CONSIGNE ÉCRITE 1. Reprenez mot pour mot l'extrait consacré à l'arrêt Überseering, en entier.

-------- EXTRAIT À LIRE --------

Dans l’arrêt Überseering du 5 novembre 2002 (aff. C-208/00), la Cour décide que « lorsqu’une société constituée conformément à la législation d’un Etat membre sur lequel elle a son siège statutaire exerce sa liberté d’établissement dans un autre Etat membre (même si l’intégralité de son capital a été acquise par des ressortissants de cet Etat résidant dans cet Etat), les articles 43 et 48 CE (49 et 54 TFUE) imposent à ce dernier de respecter la capacité juridique et, partant, la capacité d’ester en justice que cette société possède en vertu du droit de son Etat de constitution ».

-------- DONNÉES DE L'EXERCICE --------

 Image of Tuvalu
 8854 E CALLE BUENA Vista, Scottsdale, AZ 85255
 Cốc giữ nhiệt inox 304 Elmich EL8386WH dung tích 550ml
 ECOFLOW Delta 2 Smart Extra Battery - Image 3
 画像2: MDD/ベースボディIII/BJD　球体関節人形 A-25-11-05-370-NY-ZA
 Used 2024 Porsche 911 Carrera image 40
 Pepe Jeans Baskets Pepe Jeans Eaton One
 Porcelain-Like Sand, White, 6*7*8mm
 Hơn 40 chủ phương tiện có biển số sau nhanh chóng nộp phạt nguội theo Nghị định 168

--------
-------- DONNÉES DE L'EXERCICE --------

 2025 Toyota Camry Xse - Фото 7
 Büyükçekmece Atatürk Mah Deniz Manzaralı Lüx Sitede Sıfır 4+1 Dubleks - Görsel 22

--------

CONSIGNE ÉCRITE 2. Dans le listing, recopiez s'il vous plaît les lignes en partant de celle qui contient « Image of Tuvalu » et en allant jusqu'à celle qui contient « Hơn 40 chủ phương », les deux comprises. Remplacez-y « White » par « Ivory » sans rien modifier d'autre.

VOTRE SOLUTION 1.
Dans l’arrêt Überseering du 5 novembre 2002 (aff. C-208/00), la Cour décide que « lorsqu’une société constituée conformément à la législation d’un Etat membre sur lequel elle a son siège statutaire exerce sa liberté d’établissement dans un autre Etat membre (même si l’intégralité de son capital a été acquise par des ressortissants de cet Etat résidant dans cet Etat), les articles 43 et 48 CE (49 et 54 TFUE) imposent à ce dernier de respecter la capacité juridique et, partant, la capacité d’ester en justice que cette société possède en vertu du droit de son Etat de constitution ».

VOTRE SOLUTION 2.
 Image of Tuvalu
 8854 E CALLE BUENA Vista, Scottsdale, AZ 85255
 Cốc giữ nhiệt inox 304 Elmich EL8386WH dung tích 550ml
 ECOFLOW Delta 2 Smart Extra Battery - Image 3
 画像2: MDD/ベースボディIII/BJD　球体関節人形 A-25-11-05-370-NY-ZA
 Used 2024 Porsche 911 Carrera image 40
 Pepe Jeans Baskets Pepe Jeans Eaton One
 Porcelain-Like Sand, Ivory, 6*7*8mm
 Hơn 40 chủ phương tiện có biển số sau nhanh chóng nộp phạt nguội theo Nghị định 168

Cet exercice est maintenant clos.